Between 2007 and 2013, EPG purchased 15 other firms. Gail Knight was heavily involved in the accounting process and Bob Knight in the acquisitions.

One of those acquisitions was MarathonFoto, the largest endurance-race photo-graphy company in the world. Another is WorldWide Photography, which sends 600 naturally bearded Santas to malls in 48 states. These brands join GradImages and University Photo.

“Gail and I are still major stockholders,” Bob Knight says. “We replaced ourselves in 2013, and that was always the goal, to put management in place so we could step away. One day we woke up and we had done it.
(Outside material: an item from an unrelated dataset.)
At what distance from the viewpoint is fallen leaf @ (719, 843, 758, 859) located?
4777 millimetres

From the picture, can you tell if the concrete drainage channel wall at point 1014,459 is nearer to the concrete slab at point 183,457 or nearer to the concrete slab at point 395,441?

It was like, ‘OK, clean out your desk.’”

The Knights still sit on the board, and Bob Knight walks through the Tallahassee office about once a week on behalf of the board, to see how things are going. Most of BKP’s management team remains with the company, now called Iconic Group. A new CEO, Denise Conroy, was recently brought on to lead it.

“Bob and Gail’s partnership and marriage is legendary and has left an indelible mark on Iconic Group’s business, even to this day,” Conroy says. “From the moment you walk into our Tallahassee office, you feel their presence. They’re the perfect combination of ‘left brain/right brain,’ with Bob building the foundation for the business’ sales and marketing ethos and Gail complementing that with her financial acumen and analytical genius. They continue to advise and propel our business forward.”

When Bob Knight steps back to reflect on the birth and growth of the business as objectively as he can, he admits, “It is an amazing story. We had a lot of help along the way and we had some great people working for us, some really smart people. It wasn’t just me and Gail, it was the team that Gail and I were able to put together that was key.”